» Passage:
=-=-=
Texting and driving a big problem with teens (and their parents)

Texting. Talking on the phone. Eating. Searching for a new song. We are so accustomed to our car culture that it’s easy to forget how dangerous driving really can be. A single moment’s distraction is all it takes to turn the family minivan into a deadly weapon.

And it’s only going to get worse. According to the Canadian Automobile Association, texting recently overtook impaired driving as the No. 1 safety concern among drivers. And since 95% of Canadians between 14 and 17 send or receive text messages (according to a poll quoted in the Globe & Mail), this is a problem that is only likely to grow.

An experiment conducted by students in three Canadian studies involved standing on busy intersections at rush hour and counting drivers simultaneously engaged in distracting activities. They counted a total of 802 distractions in one hour, with 199 taking place in Toronto, 314 in Montreal, and 289 in Moncton. Texting while driving ranked third in the total number of distractions (after eating/ drinking and talking to passengers).

The experiment was organized by Allstate Insurance, to draw attention to unsafe driving practices. “Driving while distracted is the equivalent of driving after drinking four beers, so even one distracted driver is one too many,” says spokesperson Saskia Matheson in a company press release. “All Canadian provinces now have distracted driving legislation in place, but it is not enough. Drivers need to be reminded of the dangers of taking their eyes off the road or hands off the wheel even for a few seconds,” adds Matheson.

But how much worse is texting than alcohol when you’re behind the wheel? According to this illuminating experiment by Car & Driver Magazine, it’s much, much worse. The texting drivers took an extra 90 to 319 feet to hit their brakes and stop their cars than the drivers impaired by alcohol (7 to 19 feet). Their reaction time to distractions was considerably slower.

The dangers of texting and driving have been reasonably well publicized. A 4-minute excerpt from a 30-minute film on the dangers of texting and driving produced by a South Wales police force became a YouTube sensation two years ago, with a particularly effective and jarring presentation of an accident and its aftermath (watch it here, but beware that it contains images that may be upsetting to younger viewers).

And yet, we see people doing it all the time. Parents do it with kids in the car. Kids who are watching their parents’ behaviour carefully, and will one day be behind the wheel of the car themselves.

The thing is, while drinking and driving have become socially unacceptable, we are only just coming to terms with the idea that it isn’t OK to have your cellphone in your hand. Even if you think you are a better driver than average. Even if you are just stopped at a light. Even if you’re in bumper to bumper traffic.

Part of the problem is that we have become so busy and so accustomed to multi-tasking, that the moments spent driving in our cars seem wasted if we are not also accomplishing some other task. But just because technology now allows us to catch up on our email or check Facebook at any time doesn’t mean we should. And yet over half of teenage drivers admit to texting, typing or reading behind the wheel.

If this isn’t a conversation you’ve had yet with your teens (whether they are driving age or not), it’s time to start talking.

And if you are one of the many, many adults who think you are somehow exempt from the laws of physics, it’s time to think again.
=-=-=
» Data excerpts:
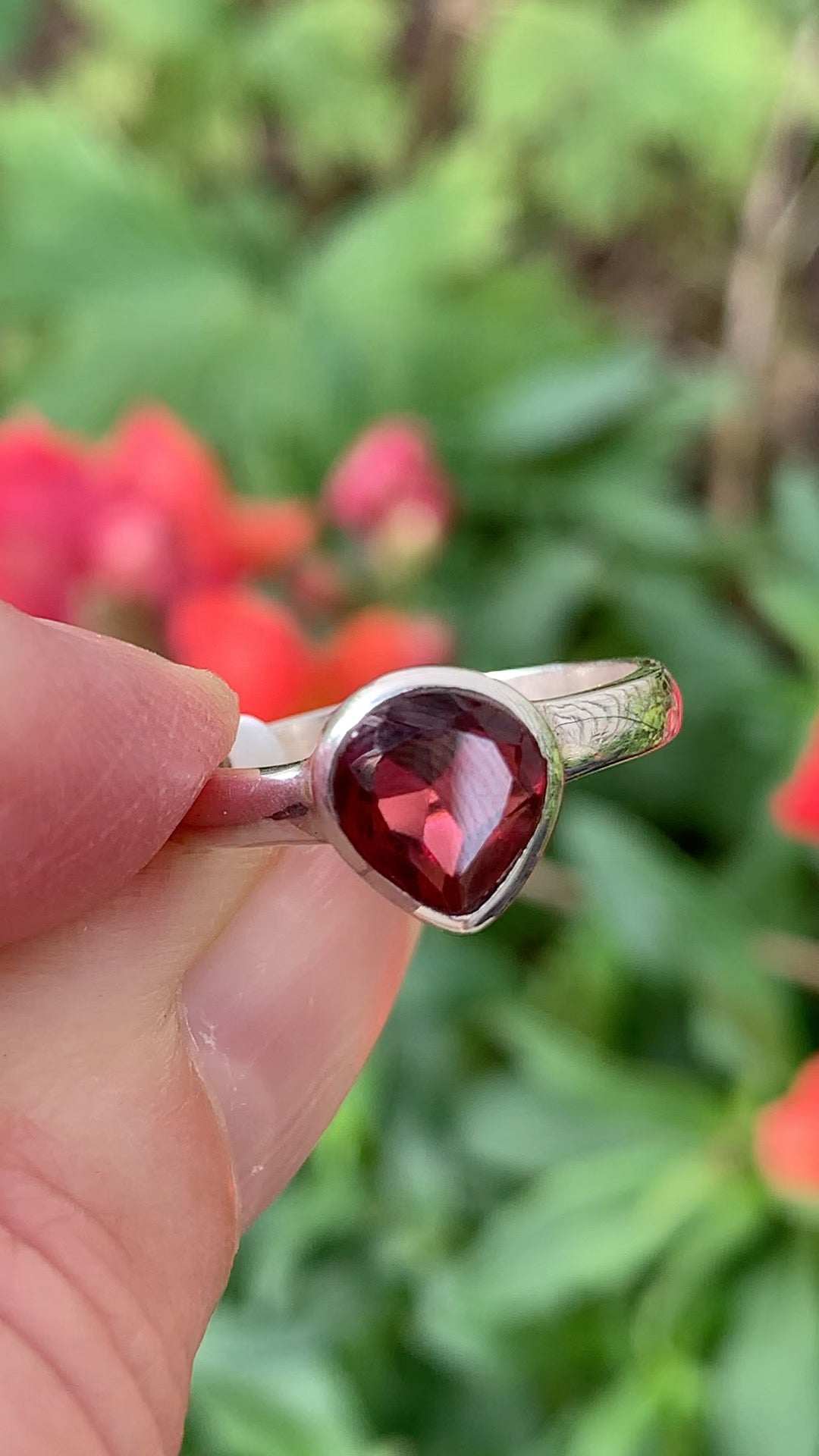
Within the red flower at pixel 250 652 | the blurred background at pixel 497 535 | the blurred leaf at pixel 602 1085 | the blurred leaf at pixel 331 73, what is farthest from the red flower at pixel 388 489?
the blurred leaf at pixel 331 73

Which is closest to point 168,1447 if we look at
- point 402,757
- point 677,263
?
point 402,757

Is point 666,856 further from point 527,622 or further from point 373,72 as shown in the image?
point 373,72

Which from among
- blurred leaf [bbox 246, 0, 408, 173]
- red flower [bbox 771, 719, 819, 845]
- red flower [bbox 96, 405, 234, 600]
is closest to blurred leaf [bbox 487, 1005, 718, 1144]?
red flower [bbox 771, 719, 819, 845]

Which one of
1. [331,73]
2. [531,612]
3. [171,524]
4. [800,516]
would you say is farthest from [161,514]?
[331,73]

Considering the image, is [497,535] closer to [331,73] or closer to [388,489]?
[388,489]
=-=-=
» Questions to answer:
1) Answer these questions about the texting-and-driving article, each on its own line:
(a) Which organization reported that texting had overtaken impaired driving as drivers' No. 1 safety concern?
(b) How many distractions were counted in Montreal?
(c) Which company organized the intersection experiment?
2) Rewrite the part of the texting-and-driving article that opens with the words containing "Texting. Talking on" and closes with "likely to grow.", replacing "family minivan" with "family sedan".
3) Condense the paragraph of the texting-and-driving article that begins "An experiment conducted by students" into a short bulleted list that keeps its main facts.
The records are not needed for any of this work.

» Answers given:
1)
(a) The Canadian Automobile Association
(b) 314
(c) Allstate Insurance

2)
Texting. Talking on the phone. Eating. Searching for a new song. We are so accustomed to our car culture that it’s easy to forget how dangerous driving really can be. A single moment’s distraction is all it takes to turn the family sedan into a deadly weapon.

And it’s only going to get worse. According to the Canadian Automobile Association, texting recently overtook impaired driving as the No. 1 safety concern among drivers. And since 95% of Canadians between 14 and 17 send or receive text messages (according to a poll quoted in the Globe & Mail), this is a problem that is only likely to grow.

3)
- Students stood at busy intersections at rush hour and counted drivers who were engaged in distracting activities.
- They counted 802 distractions in one hour: 199 in Toronto, 314 in Montreal and 289 in Moncton.
- Texting while driving ranked third among the distractions, after eating/drinking and talking to passengers.